Você me enxerga como possuidor de tal definição em minha personalidade? Nem eu. Vejo colegas contando histórias daquilo que fizeram, quem pegaram, onde pegaram, quantas vezes pegaram... Na hora em que pergunto qual o nome da pessoa muitas vezes eu ouço "Sei lá, VÉI". Quero deixar claro que não me importa como cada um vive sua vida, mas algumas coisas me fazem sentir uma certa invejinha saudável. Se algum amigo me fala "cara, eu sou muito foda em Dark Souls"... Disso eu tenho inveja. Se outro me fala "cara peguei 239 mulheres e meia no Carnaval"... Não tenho a mínima inveja. Coisas passageiras não me satisfazem, sentimentos vazios não me dão brilho nos olhos. Não me importo de passar meses, quem sabe anos, sem ninguém por que eu sei que em algum momento, quando eu estiver pronto, alguém vai aparecer mudando todos os meus paradigmas. Alguns dirão que, se eu me tornar um pegador, mais rapidamente aparecerá alguém. E eu penso, será que uma pessoa quase vazia de sentimentos pode ser capaz de reconhecer algo verdadeiro? Não sei. Não quero descobrir.

Outra coisa que me fez perceber o quanto minha personalidade é antiquada foi o Tinder. Conversando com amigos, percebi que aquilo não serve para muita coisa a não ser procurar parceiros para transar loucamente a troco de nada. Aceitei com um péssimo bom grado um perfil criado naquilo por um amigo (depois de me encher a paciência para fazê-lo, ele o fez por mim), nem para falar que tinha. Não demorei a sentir que aquilo era um mercado virtual onde a aparência era o centro de todas as razões para que você ganhasse um like. E como beleza é meu atributo mais ausente, não está entre as primeiras coisas que eu procuro em uma mulher também (quem sou eu pra exigir o que não tenho né). E sentir isso me deprimiu. Não por ser feio, mas por sentir que cada um de nós pode ser descartado por não ser "bonitinho" o suficiente para determinada pessoa. E aí entra efemeridade que o Tinder me passou. Não serve para nada o que eu (ou qualquer uma pessoa) possa ter de bom se eu não for um deus grego. Por alguma razão, obtive um match e não dei like algum. Meu amigo Gabriel o fez por mim também, por conta própria. Provavelmente não agradei meu único match.  E depois clicar no X para todo mundo, apaguei meu perfil. Sobrevivi.

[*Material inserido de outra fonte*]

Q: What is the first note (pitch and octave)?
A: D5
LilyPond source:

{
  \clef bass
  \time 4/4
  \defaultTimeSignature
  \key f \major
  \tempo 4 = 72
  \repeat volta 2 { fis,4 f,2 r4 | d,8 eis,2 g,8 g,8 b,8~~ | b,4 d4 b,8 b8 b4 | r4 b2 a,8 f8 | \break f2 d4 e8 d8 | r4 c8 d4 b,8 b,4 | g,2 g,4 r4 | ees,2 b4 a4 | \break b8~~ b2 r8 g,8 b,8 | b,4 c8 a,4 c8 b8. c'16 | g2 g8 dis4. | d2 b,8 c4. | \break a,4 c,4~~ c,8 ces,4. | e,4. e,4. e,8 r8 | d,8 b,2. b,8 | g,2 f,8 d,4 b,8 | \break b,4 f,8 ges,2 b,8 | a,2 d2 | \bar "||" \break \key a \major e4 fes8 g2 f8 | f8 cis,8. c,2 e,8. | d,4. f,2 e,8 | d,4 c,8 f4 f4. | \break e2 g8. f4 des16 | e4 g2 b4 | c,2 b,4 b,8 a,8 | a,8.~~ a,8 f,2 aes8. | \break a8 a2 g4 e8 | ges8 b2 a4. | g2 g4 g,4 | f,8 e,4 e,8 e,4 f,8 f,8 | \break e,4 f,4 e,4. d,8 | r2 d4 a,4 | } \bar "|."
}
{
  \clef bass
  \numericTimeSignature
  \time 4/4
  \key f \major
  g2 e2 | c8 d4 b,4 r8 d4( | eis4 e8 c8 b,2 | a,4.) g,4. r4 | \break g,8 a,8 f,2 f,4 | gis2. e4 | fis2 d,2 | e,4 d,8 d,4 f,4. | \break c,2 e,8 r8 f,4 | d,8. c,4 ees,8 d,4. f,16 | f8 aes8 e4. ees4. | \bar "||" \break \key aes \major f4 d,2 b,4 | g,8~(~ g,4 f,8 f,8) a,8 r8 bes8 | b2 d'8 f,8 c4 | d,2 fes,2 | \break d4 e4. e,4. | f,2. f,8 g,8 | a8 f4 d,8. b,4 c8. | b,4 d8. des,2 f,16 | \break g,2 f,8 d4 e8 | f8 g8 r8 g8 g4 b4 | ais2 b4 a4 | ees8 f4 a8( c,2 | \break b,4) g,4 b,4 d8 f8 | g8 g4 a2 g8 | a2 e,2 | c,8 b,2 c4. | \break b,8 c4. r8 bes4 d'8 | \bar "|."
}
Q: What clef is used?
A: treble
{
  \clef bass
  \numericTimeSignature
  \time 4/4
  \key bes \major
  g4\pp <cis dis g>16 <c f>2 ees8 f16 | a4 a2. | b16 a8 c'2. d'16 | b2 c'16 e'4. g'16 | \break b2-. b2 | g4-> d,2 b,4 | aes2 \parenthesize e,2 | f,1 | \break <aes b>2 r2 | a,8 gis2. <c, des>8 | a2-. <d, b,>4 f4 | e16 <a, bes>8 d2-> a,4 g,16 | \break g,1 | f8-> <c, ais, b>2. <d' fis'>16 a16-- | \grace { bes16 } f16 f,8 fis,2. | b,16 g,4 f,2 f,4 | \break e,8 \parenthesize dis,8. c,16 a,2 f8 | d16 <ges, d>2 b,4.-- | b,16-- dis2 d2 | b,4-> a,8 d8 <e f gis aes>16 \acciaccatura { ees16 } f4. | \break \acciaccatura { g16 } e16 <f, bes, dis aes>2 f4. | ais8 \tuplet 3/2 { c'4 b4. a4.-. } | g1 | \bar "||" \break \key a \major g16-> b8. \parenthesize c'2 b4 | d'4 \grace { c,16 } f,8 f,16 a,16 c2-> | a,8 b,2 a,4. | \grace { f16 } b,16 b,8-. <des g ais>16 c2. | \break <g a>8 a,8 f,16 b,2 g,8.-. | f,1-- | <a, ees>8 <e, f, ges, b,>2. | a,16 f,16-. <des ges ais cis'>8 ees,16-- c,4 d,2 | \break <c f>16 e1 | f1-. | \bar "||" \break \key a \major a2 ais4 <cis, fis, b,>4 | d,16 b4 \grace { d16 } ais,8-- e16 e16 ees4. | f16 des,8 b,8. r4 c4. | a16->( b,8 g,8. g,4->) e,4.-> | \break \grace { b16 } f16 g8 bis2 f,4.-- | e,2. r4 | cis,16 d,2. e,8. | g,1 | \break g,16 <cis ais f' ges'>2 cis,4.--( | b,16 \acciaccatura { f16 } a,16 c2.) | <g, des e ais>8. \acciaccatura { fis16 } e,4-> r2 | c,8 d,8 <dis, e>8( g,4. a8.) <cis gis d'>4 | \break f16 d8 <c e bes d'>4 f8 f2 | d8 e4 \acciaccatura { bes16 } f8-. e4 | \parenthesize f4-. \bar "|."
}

Fiquei devidamente impressionado também pela forma que praticamente todo mundo com um perfil no aplicativo atira para todos os lados, sai com várias pessoas de forma simultânea, mas não ao mesmo tempo (isso foi uma piada, pense para entender). E isso, me leva a pensar sobre meu conceito de fidelidade.

Fidelidade é um negócio simples, mas é complicado pra caramba. Acredito que posso me considerar uma pessoa que leva a fidelidade a sério. Pelo menos nunca traí ninguém, ou mesmo tive vontade. E posso afirmar com clareza e certeza que jamais o farei. Gosto de ser fiel. Mas a fidelidade é um conceito muito amplo. Sou fiel a muitas coisas na vida. Por exemplo, sou extremamente fiel a um picolé de limão. Sério. Não troco por nenhum outro picolé, por mais gostoso e sedutor que outro possa me parecer. E é muito parecido, para mim, quando me interesso por alguém e as coisas vão caminhando. Não atiro para todos os lados. Me mantenho fiel ao meu sentimento de ter sido cativado por alguém específico e não pela necessidade que todos parecem ter de ficar pulando por aí de uma pessoa para outra. Gosto de conhecer aos poucos uma pessoa, e conhecendo várias ao mesmo tempo não vai me dar o prazer de estar ali, presente, e não pensando que eu poderia estar me divertindo com a Mauricélia ou a Antônislaura, ou com as duas juntas. E mais umas amigas delas. Provavelmente sou uma pessoa monótona, muito século XIX.

Bom, basicamente escrevi tudo isso para dizer que não entendo nada do que está acontecendo. Sou romântico, sentimental e vivo numa utopia coracional (tem a definição no Dicionário Cadurélio também) demais para compreender, e gosto ainda mais de ser assim. Não preciso mudar para ser aceito por alguém e, aliás, não preciso ser aceito por ninguém. E aí  mora a beleza de sermos quem somos e termos orgulho por isso. Apesar de às vezes me sentir um pouco deslocado desse mundo que está rodando aí... Mas uma hora aparece alguém com quem dividir meu jeito absurdo de ser. Ou não. São os problemas de ser fora de moda.